Recorded data
....
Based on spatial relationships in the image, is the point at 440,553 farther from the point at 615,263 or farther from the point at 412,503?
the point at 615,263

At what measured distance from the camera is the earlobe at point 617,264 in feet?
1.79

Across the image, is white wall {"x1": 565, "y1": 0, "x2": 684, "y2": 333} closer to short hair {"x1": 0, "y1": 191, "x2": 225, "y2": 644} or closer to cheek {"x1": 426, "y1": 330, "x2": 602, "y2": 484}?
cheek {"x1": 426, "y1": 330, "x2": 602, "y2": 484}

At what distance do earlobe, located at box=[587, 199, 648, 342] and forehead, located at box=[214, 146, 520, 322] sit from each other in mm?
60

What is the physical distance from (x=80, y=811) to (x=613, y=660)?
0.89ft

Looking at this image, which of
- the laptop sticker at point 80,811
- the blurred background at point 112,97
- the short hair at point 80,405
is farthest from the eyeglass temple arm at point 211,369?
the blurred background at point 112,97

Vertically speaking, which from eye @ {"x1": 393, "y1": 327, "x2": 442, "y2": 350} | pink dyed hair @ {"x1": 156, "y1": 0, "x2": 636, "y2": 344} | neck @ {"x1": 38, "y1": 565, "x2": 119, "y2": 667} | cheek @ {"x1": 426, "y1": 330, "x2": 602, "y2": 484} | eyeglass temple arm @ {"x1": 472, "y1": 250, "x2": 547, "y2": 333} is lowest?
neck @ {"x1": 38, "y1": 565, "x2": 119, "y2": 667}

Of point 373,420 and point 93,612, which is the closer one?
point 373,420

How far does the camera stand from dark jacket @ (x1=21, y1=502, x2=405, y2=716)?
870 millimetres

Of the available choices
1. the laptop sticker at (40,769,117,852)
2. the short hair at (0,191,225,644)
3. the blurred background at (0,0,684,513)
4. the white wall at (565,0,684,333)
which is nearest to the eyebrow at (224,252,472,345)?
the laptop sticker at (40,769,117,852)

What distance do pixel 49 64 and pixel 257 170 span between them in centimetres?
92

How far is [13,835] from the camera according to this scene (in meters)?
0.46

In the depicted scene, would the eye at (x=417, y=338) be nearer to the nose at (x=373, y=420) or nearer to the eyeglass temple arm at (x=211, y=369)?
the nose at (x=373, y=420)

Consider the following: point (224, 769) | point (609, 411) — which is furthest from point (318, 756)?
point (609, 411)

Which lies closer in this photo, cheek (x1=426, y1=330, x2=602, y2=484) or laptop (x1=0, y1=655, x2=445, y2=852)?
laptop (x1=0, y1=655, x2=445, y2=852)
....
WHAT IS NEEDED
Take the lines from the one containing "Of point 373,420" to the last line of the material above and write them out exactly.

FULL RESPONSE
Of point 373,420 and point 93,612, which is the closer one?
point 373,420

How far does the camera stand from dark jacket @ (x1=21, y1=502, x2=405, y2=716)?
870 millimetres

Of the available choices
1. the laptop sticker at (40,769,117,852)
2. the short hair at (0,191,225,644)
3. the blurred background at (0,0,684,513)
4. the white wall at (565,0,684,333)
which is nearest to the eyebrow at (224,252,472,345)?
the laptop sticker at (40,769,117,852)

What distance do pixel 49 64 and pixel 257 170 span between them in centimetres?
92

How far is [13,835] from the camera according to this scene (in meters)?
0.46

In the depicted scene, would the eye at (x=417, y=338) be nearer to the nose at (x=373, y=420) or nearer to the eyeglass temple arm at (x=211, y=369)?
the nose at (x=373, y=420)

Consider the following: point (224, 769) | point (609, 411) — which is furthest from point (318, 756)?
point (609, 411)

Which lies closer in this photo, cheek (x1=426, y1=330, x2=602, y2=484) or laptop (x1=0, y1=655, x2=445, y2=852)?
laptop (x1=0, y1=655, x2=445, y2=852)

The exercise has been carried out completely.